Undefeated Appalachian State Continuing To Write Their Own History With 52-7 Thrashing of Louisiana-Monroe

Jay Crain/Appalachian State Athletics

There was no doubt that No. 24-ranked Appalachian State had a couple of extra helpings of motivation heading into Saturday afternoon’s homecoming football game at Kidd Brewer Stadium and the Mountaineers turned that incentive into their convincing 52-7 Sun Belt Conference rout of Louisiana-Monroe.

Remembering last season’s 34-14 loss to Georgia Southern four days following its first appearance in the Associated Press Football Bowl Subdivision national poll and a shocking 52-45 loss at ULM when the two teams last met in 2017, Appalachian (6-0 overall, 3-0 in conference) made sure there was no letdown in this one.

“We are motivated to write our own history,” said first-year App State coach Eliah Drinkwitz. “There were signs up all over the place with that 52-25 score. We were well aware of all of that. We knew that no other Sun Belt team had ever been ranked two weeks in a row. We use anything we can to motivate our team.”

Tim Cowie Photography

Delightful Darrynton

Darrynton Evans shredded the Warhawks defense for 132 yards rushing and one touchdown on 13 carries in the first half as the Mountaineers took a 31-7 lead to the locker room and added another score from 15 yards out to begin the third quarter. He finished with 136 yards on the ground and three receptions for 41 yards before turning over his responsibilities to other members of the deep running back corps.

As has become his signature during his burgeoning college career, the junior tailback stole back the momentum of the game almost immediately after ULM (3-4, 2-1) constructed a 7-0 lead on its 12-play, 82-yard opening drive. Evans electrified the sellout crowd of 27,117 fans by scampering 59 yards for his first touchdown the first time he touched the ball.

“Things just roll that way,” Evans said of his knack for big moments.

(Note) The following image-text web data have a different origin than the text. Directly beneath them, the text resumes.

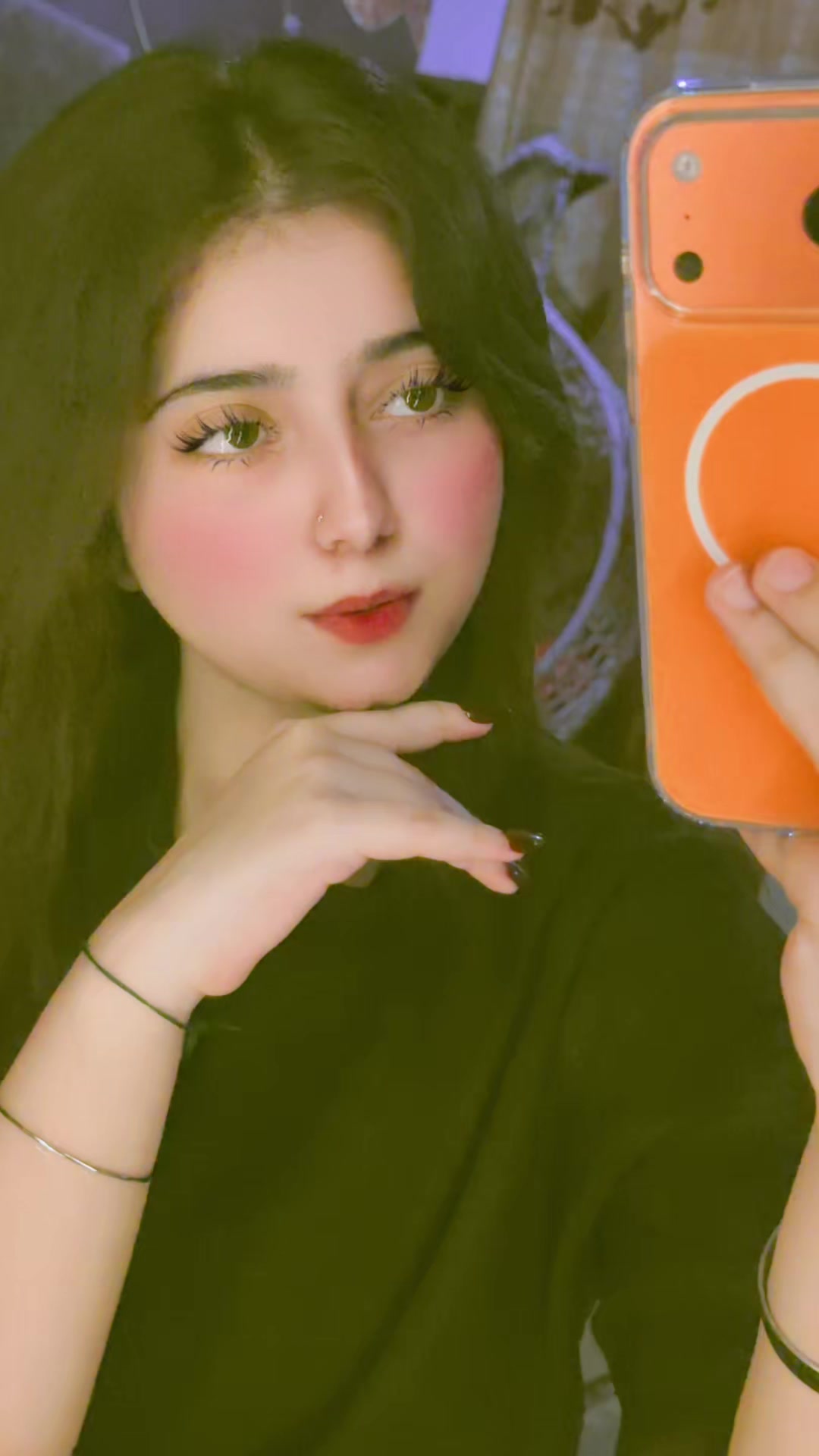 @NiSha lashaRi♥️🔥😎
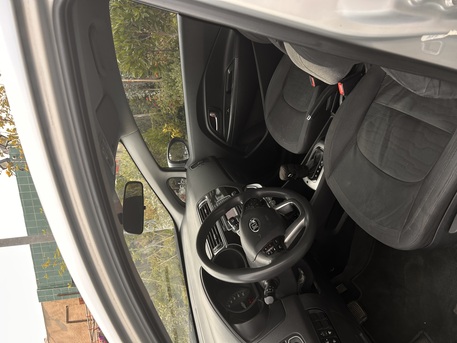 Manama, Vehicles, Cars & Trucks , BHD 2350,  Kia Rio Hatchback,  2016,  Automatic,  100000 KM,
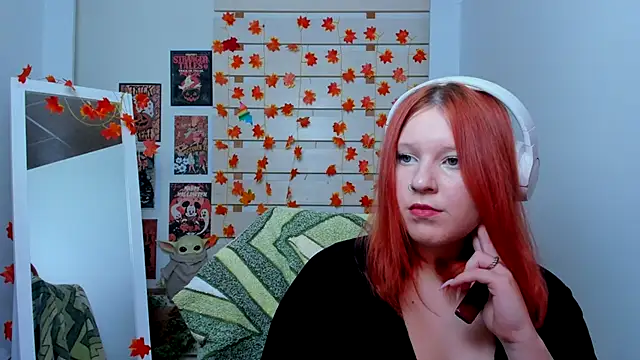 FoxPlayXX online show from November 28, 2025, 10:32 pm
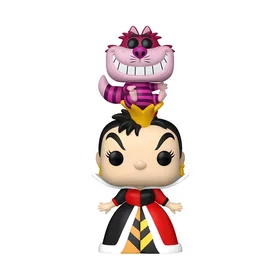 Funko POP! Alice in Wonderland 179 Queen of Hearts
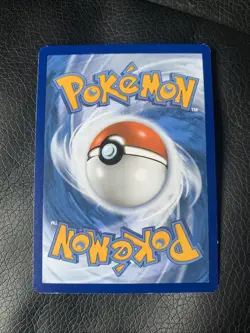 Pokemon Eevee TCG Evolving Skies 125/203 Regular Common Reverse Holo Card - Image 2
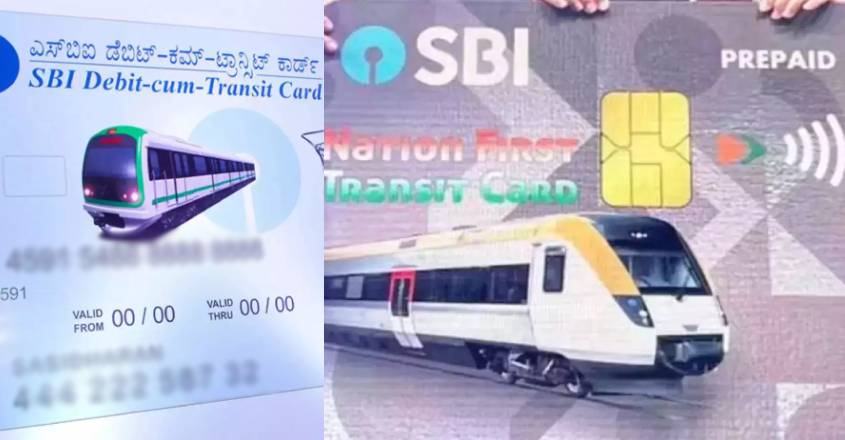 transitcard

After that, the Appalachian defense played almost lights out, shutting out the dangerous Warhawks attack and holding ULM to 2-of-13 on third-down conversions. The Mountaineers forced three turnovers and limited ULM to 213 yards of total offense and nine first downs.

After being burned for 65 yards rushing by Warhawk tailback Josh Johnson in the first period, App State held this bruising runner to only 12 yards the rest of the contest.

On offense, ASU piled up 572 yards — 302 yards on the ground — and converted 13 of 18 third-down opportunities.

“This is the first game where all three phases clicked,” said App State quarterback Zac Thomas, who completed 18-of-30 passes for 214 yards and three touchdowns with just one interception and ran six times for 58 yards. When this squad puts together offense, defense and special teams in such a fashion, Thomas added that the Mountaineers can be “scary good.”

Bree Williams/ASU Athletics

Detail-Oriented Defense

The key to the game was Appalachian’s focus to details, FS Josh Thomas explained.

“Even though we are ranked, we can still be beat if we don’t do our job,” said Thomas, who contributed an important fumble recovery and 37-yard return on a Johnson miscue to forge one defensive stop. “I feel like we are finally clicking in the (new defensive) scheme.”

That play epitomized the effort of the Appalachian defense. Hustling sophomore nose tackle George Blackstock raced 12 yards upfield from the line of scrimmage to strip Johnson of the ball as linebacker Jordan Fehr was tackling the hard-nosed, Warhawk ball-carrier.

It was the first forced fumble of Blackstock’s career. He had blocked a key field goal attempt during last week’s nationally-televised, 17-7 victory at Louisiana-Lafayette.

“This was an opportunity for us and Louisiana-Monroe to make a statement,” Drinkwitz said, “and we made a statement.”

The Mountaineers will try to add another chapter to the success that has grown to 12 consecutive wins (third-best behind Clemson’s 22 and Ohio State’s 13 among FBS schools) next Saturday on the road at South Alabama (1-6, 0-3) at noon. The struggling Jaguars lost 37-13 to Troy in their latest Sun Belt encounter.

“Our goal is to do it better than it has ever been done before,” Thomas said. “The key is staying in the moment. If we win every day in practice, we expect to win on Saturday.”

That uneasy feeling around the rest of the conference is that the Mountaineers can still get better, even after its near-masterpiece against ULM.

“We’ve still got things to fix,” junior center Noah Hannon said.